Risk of myelodysplastic syndrome and acute myeloid leukemia related to PARP inhibitor maintenance line in real-world ovarian cancer patients.

Objective: To estimate the risk of myelodysplastic syndrome (MDS) and acute myeloid leukemia (AML) secondary to PARP inhibitors (PARPi), based on the line of treatment, in real-world ovarian cancer (OC) patients.

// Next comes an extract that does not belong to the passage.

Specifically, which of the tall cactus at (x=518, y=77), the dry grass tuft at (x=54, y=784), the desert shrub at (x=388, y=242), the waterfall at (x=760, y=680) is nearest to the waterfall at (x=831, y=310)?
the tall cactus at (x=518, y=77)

Methods: Using the TriNetX platform, we compared a cohort (experimental A) of 3402 OC patients treated with first-line maintenance PARPi to a control cohort of 1653 OC patients treated with platinum-based chemotherapy without PARPi. Experimental group B included 356 OC patients treated with PARPi after a platinum-sensitive relapse and was compared to a control cohort of 1503 patients who had not received PARPi after 2 lines of platinum-based chemotherapy. The cohorts were propensity score matched (PSM) 1:1 (experimental A vs control 1 and experimental B vs control 2) for age, race, bevacizumab treatment, and genetic susceptibility to neoplasms. A hazard ratio (HR) was used to compare the incidence of MDS and AML between the matched cohorts.

Results: In the first-line setting, 2 groups of 1346 matched OC patients (mean age 59.8 ± 10.2 SD) were evaluated. The overall incidence of MDS or AML was 1.9% and 0.1% in the experimental A and control groups, respectively (HR = 2.46; 95% CI 1.27-4.75, P = .006). For the platinum--sensitive relapse setting, the HR was 1.76 (95% CI 0.42-7.37, P = .432). No significant differences were observed between the various PARPi used.

Conclusions: Our study indicates that PARPi may increase the risk of MDS or AML after first-line maintenance treatment. No significant differences were found across the types of PARPi used.